The state put this rule in place three years ago as a way to fix the problem of unprepared owners going out of business at a rapid rate. As many as 300 homes fail each year, most within the first two or three years. This disrupts the lives of hundreds of seniors and exposes them to a greater risk of mistreatment, a Seattle Times analysis shows.
Owners of failing homes often cut corners, which can lead to shoddy care, The Times found.
The state's training fix needs fixing itself. The Times has found that more than 200 prospective owners of adult family homes became certified even though they didn't complete 48 hours of training. Some did not take a single hour of instruction.
One trainer insisted on holding classes at a pizza shop, several adult-family-home owners told The Times. The trainer had them fulfill much of their course work by giving them homework, which didn't have to be turned in.
"I've heard horror stories where they go to a coffee shop and they pay up to $900 and get their manual and leave without any formal training whatsoever," says Jack Arntzen, director of the Washington State Residential Care Council, which represents adult family homes.
Marta Acedo, a Department of Social and Health Services manager who supervised the training program before she retired last month, said the agency received dozens of complaints from adult-home owners who reported "wasting their time and their money."

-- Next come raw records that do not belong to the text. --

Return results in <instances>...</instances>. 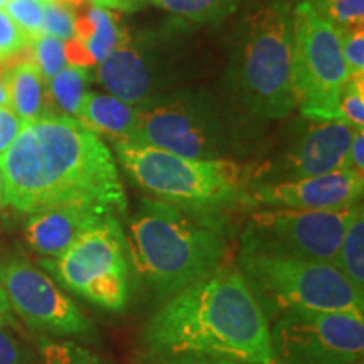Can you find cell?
I'll list each match as a JSON object with an SVG mask.
<instances>
[{
	"mask_svg": "<svg viewBox=\"0 0 364 364\" xmlns=\"http://www.w3.org/2000/svg\"><path fill=\"white\" fill-rule=\"evenodd\" d=\"M4 203L34 215L61 206L124 215L127 196L115 159L98 134L75 117L46 113L0 157Z\"/></svg>",
	"mask_w": 364,
	"mask_h": 364,
	"instance_id": "1",
	"label": "cell"
},
{
	"mask_svg": "<svg viewBox=\"0 0 364 364\" xmlns=\"http://www.w3.org/2000/svg\"><path fill=\"white\" fill-rule=\"evenodd\" d=\"M142 338L159 359L209 356L275 364L268 318L238 267H221L167 299Z\"/></svg>",
	"mask_w": 364,
	"mask_h": 364,
	"instance_id": "2",
	"label": "cell"
},
{
	"mask_svg": "<svg viewBox=\"0 0 364 364\" xmlns=\"http://www.w3.org/2000/svg\"><path fill=\"white\" fill-rule=\"evenodd\" d=\"M129 260L157 302L220 270L230 250V226L220 209L144 198L129 223Z\"/></svg>",
	"mask_w": 364,
	"mask_h": 364,
	"instance_id": "3",
	"label": "cell"
},
{
	"mask_svg": "<svg viewBox=\"0 0 364 364\" xmlns=\"http://www.w3.org/2000/svg\"><path fill=\"white\" fill-rule=\"evenodd\" d=\"M292 51L294 11L285 0H275L240 22L228 76L250 112L263 118H284L297 107Z\"/></svg>",
	"mask_w": 364,
	"mask_h": 364,
	"instance_id": "4",
	"label": "cell"
},
{
	"mask_svg": "<svg viewBox=\"0 0 364 364\" xmlns=\"http://www.w3.org/2000/svg\"><path fill=\"white\" fill-rule=\"evenodd\" d=\"M115 147L130 179L154 198L220 211L250 206L255 166L233 159H186L135 142H115Z\"/></svg>",
	"mask_w": 364,
	"mask_h": 364,
	"instance_id": "5",
	"label": "cell"
},
{
	"mask_svg": "<svg viewBox=\"0 0 364 364\" xmlns=\"http://www.w3.org/2000/svg\"><path fill=\"white\" fill-rule=\"evenodd\" d=\"M238 270L268 321L292 309L364 316V292L334 263L240 250Z\"/></svg>",
	"mask_w": 364,
	"mask_h": 364,
	"instance_id": "6",
	"label": "cell"
},
{
	"mask_svg": "<svg viewBox=\"0 0 364 364\" xmlns=\"http://www.w3.org/2000/svg\"><path fill=\"white\" fill-rule=\"evenodd\" d=\"M39 265L65 289L105 311L120 312L129 304V247L124 228L115 216L103 218L65 253L44 258Z\"/></svg>",
	"mask_w": 364,
	"mask_h": 364,
	"instance_id": "7",
	"label": "cell"
},
{
	"mask_svg": "<svg viewBox=\"0 0 364 364\" xmlns=\"http://www.w3.org/2000/svg\"><path fill=\"white\" fill-rule=\"evenodd\" d=\"M136 108L139 120L129 142L199 161L228 159L235 150L230 130L206 95L166 93Z\"/></svg>",
	"mask_w": 364,
	"mask_h": 364,
	"instance_id": "8",
	"label": "cell"
},
{
	"mask_svg": "<svg viewBox=\"0 0 364 364\" xmlns=\"http://www.w3.org/2000/svg\"><path fill=\"white\" fill-rule=\"evenodd\" d=\"M348 80L339 33L304 0L294 9L292 51V85L300 113L307 120L341 122L339 102Z\"/></svg>",
	"mask_w": 364,
	"mask_h": 364,
	"instance_id": "9",
	"label": "cell"
},
{
	"mask_svg": "<svg viewBox=\"0 0 364 364\" xmlns=\"http://www.w3.org/2000/svg\"><path fill=\"white\" fill-rule=\"evenodd\" d=\"M358 204L341 209L268 208L250 215L240 250L334 263Z\"/></svg>",
	"mask_w": 364,
	"mask_h": 364,
	"instance_id": "10",
	"label": "cell"
},
{
	"mask_svg": "<svg viewBox=\"0 0 364 364\" xmlns=\"http://www.w3.org/2000/svg\"><path fill=\"white\" fill-rule=\"evenodd\" d=\"M270 327L275 364H353L363 361L364 316L292 309Z\"/></svg>",
	"mask_w": 364,
	"mask_h": 364,
	"instance_id": "11",
	"label": "cell"
},
{
	"mask_svg": "<svg viewBox=\"0 0 364 364\" xmlns=\"http://www.w3.org/2000/svg\"><path fill=\"white\" fill-rule=\"evenodd\" d=\"M0 287L27 326L54 336H90L95 327L39 268L22 258L0 260Z\"/></svg>",
	"mask_w": 364,
	"mask_h": 364,
	"instance_id": "12",
	"label": "cell"
},
{
	"mask_svg": "<svg viewBox=\"0 0 364 364\" xmlns=\"http://www.w3.org/2000/svg\"><path fill=\"white\" fill-rule=\"evenodd\" d=\"M300 134L275 161L255 167L253 186L295 181L346 169L349 145L356 129L344 122H316Z\"/></svg>",
	"mask_w": 364,
	"mask_h": 364,
	"instance_id": "13",
	"label": "cell"
},
{
	"mask_svg": "<svg viewBox=\"0 0 364 364\" xmlns=\"http://www.w3.org/2000/svg\"><path fill=\"white\" fill-rule=\"evenodd\" d=\"M154 39H124L100 63L98 80L113 97L140 107L150 100L162 97V88L169 85V76Z\"/></svg>",
	"mask_w": 364,
	"mask_h": 364,
	"instance_id": "14",
	"label": "cell"
},
{
	"mask_svg": "<svg viewBox=\"0 0 364 364\" xmlns=\"http://www.w3.org/2000/svg\"><path fill=\"white\" fill-rule=\"evenodd\" d=\"M364 176L351 169L295 181L255 184L250 189V206L324 211L361 203Z\"/></svg>",
	"mask_w": 364,
	"mask_h": 364,
	"instance_id": "15",
	"label": "cell"
},
{
	"mask_svg": "<svg viewBox=\"0 0 364 364\" xmlns=\"http://www.w3.org/2000/svg\"><path fill=\"white\" fill-rule=\"evenodd\" d=\"M112 216L93 208L61 206L34 213L26 225V240L43 257L56 258L97 226L103 218Z\"/></svg>",
	"mask_w": 364,
	"mask_h": 364,
	"instance_id": "16",
	"label": "cell"
},
{
	"mask_svg": "<svg viewBox=\"0 0 364 364\" xmlns=\"http://www.w3.org/2000/svg\"><path fill=\"white\" fill-rule=\"evenodd\" d=\"M76 120L95 134L112 136L115 142H129L139 120V108L113 95L86 93Z\"/></svg>",
	"mask_w": 364,
	"mask_h": 364,
	"instance_id": "17",
	"label": "cell"
},
{
	"mask_svg": "<svg viewBox=\"0 0 364 364\" xmlns=\"http://www.w3.org/2000/svg\"><path fill=\"white\" fill-rule=\"evenodd\" d=\"M9 107L16 112L22 124H31L51 110L46 108V80L34 59L19 63L6 75Z\"/></svg>",
	"mask_w": 364,
	"mask_h": 364,
	"instance_id": "18",
	"label": "cell"
},
{
	"mask_svg": "<svg viewBox=\"0 0 364 364\" xmlns=\"http://www.w3.org/2000/svg\"><path fill=\"white\" fill-rule=\"evenodd\" d=\"M334 265L351 280L359 290H364V211L363 203L358 204L356 211L346 228L341 240Z\"/></svg>",
	"mask_w": 364,
	"mask_h": 364,
	"instance_id": "19",
	"label": "cell"
},
{
	"mask_svg": "<svg viewBox=\"0 0 364 364\" xmlns=\"http://www.w3.org/2000/svg\"><path fill=\"white\" fill-rule=\"evenodd\" d=\"M88 83V68L66 66L53 80H49V93L65 115L76 118Z\"/></svg>",
	"mask_w": 364,
	"mask_h": 364,
	"instance_id": "20",
	"label": "cell"
},
{
	"mask_svg": "<svg viewBox=\"0 0 364 364\" xmlns=\"http://www.w3.org/2000/svg\"><path fill=\"white\" fill-rule=\"evenodd\" d=\"M174 16L194 22H220L231 16L243 0H149Z\"/></svg>",
	"mask_w": 364,
	"mask_h": 364,
	"instance_id": "21",
	"label": "cell"
},
{
	"mask_svg": "<svg viewBox=\"0 0 364 364\" xmlns=\"http://www.w3.org/2000/svg\"><path fill=\"white\" fill-rule=\"evenodd\" d=\"M88 16L95 22V34L85 44L90 49L95 61L102 63L120 44V41L125 36V31L118 26L117 17L108 9L93 6Z\"/></svg>",
	"mask_w": 364,
	"mask_h": 364,
	"instance_id": "22",
	"label": "cell"
},
{
	"mask_svg": "<svg viewBox=\"0 0 364 364\" xmlns=\"http://www.w3.org/2000/svg\"><path fill=\"white\" fill-rule=\"evenodd\" d=\"M338 33L364 27V0H306Z\"/></svg>",
	"mask_w": 364,
	"mask_h": 364,
	"instance_id": "23",
	"label": "cell"
},
{
	"mask_svg": "<svg viewBox=\"0 0 364 364\" xmlns=\"http://www.w3.org/2000/svg\"><path fill=\"white\" fill-rule=\"evenodd\" d=\"M31 46H33L34 63L46 81L53 80L63 68H66L65 43L61 39L43 33L31 41Z\"/></svg>",
	"mask_w": 364,
	"mask_h": 364,
	"instance_id": "24",
	"label": "cell"
},
{
	"mask_svg": "<svg viewBox=\"0 0 364 364\" xmlns=\"http://www.w3.org/2000/svg\"><path fill=\"white\" fill-rule=\"evenodd\" d=\"M339 118L353 129L364 127V75L349 76L339 102Z\"/></svg>",
	"mask_w": 364,
	"mask_h": 364,
	"instance_id": "25",
	"label": "cell"
},
{
	"mask_svg": "<svg viewBox=\"0 0 364 364\" xmlns=\"http://www.w3.org/2000/svg\"><path fill=\"white\" fill-rule=\"evenodd\" d=\"M9 17L21 27L31 41L43 34V4L38 0H9L7 2Z\"/></svg>",
	"mask_w": 364,
	"mask_h": 364,
	"instance_id": "26",
	"label": "cell"
},
{
	"mask_svg": "<svg viewBox=\"0 0 364 364\" xmlns=\"http://www.w3.org/2000/svg\"><path fill=\"white\" fill-rule=\"evenodd\" d=\"M43 31L54 38L68 41L75 38V14L56 0H46L43 4Z\"/></svg>",
	"mask_w": 364,
	"mask_h": 364,
	"instance_id": "27",
	"label": "cell"
},
{
	"mask_svg": "<svg viewBox=\"0 0 364 364\" xmlns=\"http://www.w3.org/2000/svg\"><path fill=\"white\" fill-rule=\"evenodd\" d=\"M41 364H103L102 359L71 343H44Z\"/></svg>",
	"mask_w": 364,
	"mask_h": 364,
	"instance_id": "28",
	"label": "cell"
},
{
	"mask_svg": "<svg viewBox=\"0 0 364 364\" xmlns=\"http://www.w3.org/2000/svg\"><path fill=\"white\" fill-rule=\"evenodd\" d=\"M31 46V39L19 26L9 17L7 12L0 11V65L6 63Z\"/></svg>",
	"mask_w": 364,
	"mask_h": 364,
	"instance_id": "29",
	"label": "cell"
},
{
	"mask_svg": "<svg viewBox=\"0 0 364 364\" xmlns=\"http://www.w3.org/2000/svg\"><path fill=\"white\" fill-rule=\"evenodd\" d=\"M349 76L364 75V27L339 33Z\"/></svg>",
	"mask_w": 364,
	"mask_h": 364,
	"instance_id": "30",
	"label": "cell"
},
{
	"mask_svg": "<svg viewBox=\"0 0 364 364\" xmlns=\"http://www.w3.org/2000/svg\"><path fill=\"white\" fill-rule=\"evenodd\" d=\"M22 120L11 107H0V157L6 154L22 130Z\"/></svg>",
	"mask_w": 364,
	"mask_h": 364,
	"instance_id": "31",
	"label": "cell"
},
{
	"mask_svg": "<svg viewBox=\"0 0 364 364\" xmlns=\"http://www.w3.org/2000/svg\"><path fill=\"white\" fill-rule=\"evenodd\" d=\"M0 364H27V353L11 334L0 327Z\"/></svg>",
	"mask_w": 364,
	"mask_h": 364,
	"instance_id": "32",
	"label": "cell"
},
{
	"mask_svg": "<svg viewBox=\"0 0 364 364\" xmlns=\"http://www.w3.org/2000/svg\"><path fill=\"white\" fill-rule=\"evenodd\" d=\"M65 58L70 63V66H78V68H90L93 66L95 58L91 56L90 49L86 48L83 41L73 38L68 39L65 43Z\"/></svg>",
	"mask_w": 364,
	"mask_h": 364,
	"instance_id": "33",
	"label": "cell"
},
{
	"mask_svg": "<svg viewBox=\"0 0 364 364\" xmlns=\"http://www.w3.org/2000/svg\"><path fill=\"white\" fill-rule=\"evenodd\" d=\"M346 169H351L364 176V130H356L349 145Z\"/></svg>",
	"mask_w": 364,
	"mask_h": 364,
	"instance_id": "34",
	"label": "cell"
},
{
	"mask_svg": "<svg viewBox=\"0 0 364 364\" xmlns=\"http://www.w3.org/2000/svg\"><path fill=\"white\" fill-rule=\"evenodd\" d=\"M161 364H248L233 361V359L225 358H209V356H177L162 359Z\"/></svg>",
	"mask_w": 364,
	"mask_h": 364,
	"instance_id": "35",
	"label": "cell"
},
{
	"mask_svg": "<svg viewBox=\"0 0 364 364\" xmlns=\"http://www.w3.org/2000/svg\"><path fill=\"white\" fill-rule=\"evenodd\" d=\"M147 0H91V4L103 9H115V11L132 12L144 6Z\"/></svg>",
	"mask_w": 364,
	"mask_h": 364,
	"instance_id": "36",
	"label": "cell"
},
{
	"mask_svg": "<svg viewBox=\"0 0 364 364\" xmlns=\"http://www.w3.org/2000/svg\"><path fill=\"white\" fill-rule=\"evenodd\" d=\"M14 324H16V321H14L12 316V307L11 304H9L6 292H4L2 287H0V327Z\"/></svg>",
	"mask_w": 364,
	"mask_h": 364,
	"instance_id": "37",
	"label": "cell"
},
{
	"mask_svg": "<svg viewBox=\"0 0 364 364\" xmlns=\"http://www.w3.org/2000/svg\"><path fill=\"white\" fill-rule=\"evenodd\" d=\"M7 70L0 65V107H9V95L6 88Z\"/></svg>",
	"mask_w": 364,
	"mask_h": 364,
	"instance_id": "38",
	"label": "cell"
},
{
	"mask_svg": "<svg viewBox=\"0 0 364 364\" xmlns=\"http://www.w3.org/2000/svg\"><path fill=\"white\" fill-rule=\"evenodd\" d=\"M56 2L63 4V6H81L85 0H56Z\"/></svg>",
	"mask_w": 364,
	"mask_h": 364,
	"instance_id": "39",
	"label": "cell"
},
{
	"mask_svg": "<svg viewBox=\"0 0 364 364\" xmlns=\"http://www.w3.org/2000/svg\"><path fill=\"white\" fill-rule=\"evenodd\" d=\"M2 204L6 203H4V176H2V169H0V206H2Z\"/></svg>",
	"mask_w": 364,
	"mask_h": 364,
	"instance_id": "40",
	"label": "cell"
},
{
	"mask_svg": "<svg viewBox=\"0 0 364 364\" xmlns=\"http://www.w3.org/2000/svg\"><path fill=\"white\" fill-rule=\"evenodd\" d=\"M7 2H9V0H0V11H2V9L7 6Z\"/></svg>",
	"mask_w": 364,
	"mask_h": 364,
	"instance_id": "41",
	"label": "cell"
},
{
	"mask_svg": "<svg viewBox=\"0 0 364 364\" xmlns=\"http://www.w3.org/2000/svg\"><path fill=\"white\" fill-rule=\"evenodd\" d=\"M38 2H41V4H44V2H46V0H38Z\"/></svg>",
	"mask_w": 364,
	"mask_h": 364,
	"instance_id": "42",
	"label": "cell"
},
{
	"mask_svg": "<svg viewBox=\"0 0 364 364\" xmlns=\"http://www.w3.org/2000/svg\"><path fill=\"white\" fill-rule=\"evenodd\" d=\"M353 364H363V361H358V363H353Z\"/></svg>",
	"mask_w": 364,
	"mask_h": 364,
	"instance_id": "43",
	"label": "cell"
}]
</instances>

"When we say 48 hours of instruction we mean 48 hours. We don't mean four hours of instruction and go read the manual," Acedo said.
DSHS officials said they are overseeing the training more closely now and terminated the contract of one instructor in November.
DSHS has not set standards for the instruction, other than that trainers must cover a dozen specific topics. Trainers charge anywhere from a few hundred dollars to $950 for instruction, which allows owners to shop for the least-expensive or easiest courses.
DSHS said it "is evaluating" what to do about those owners who received inadequate training.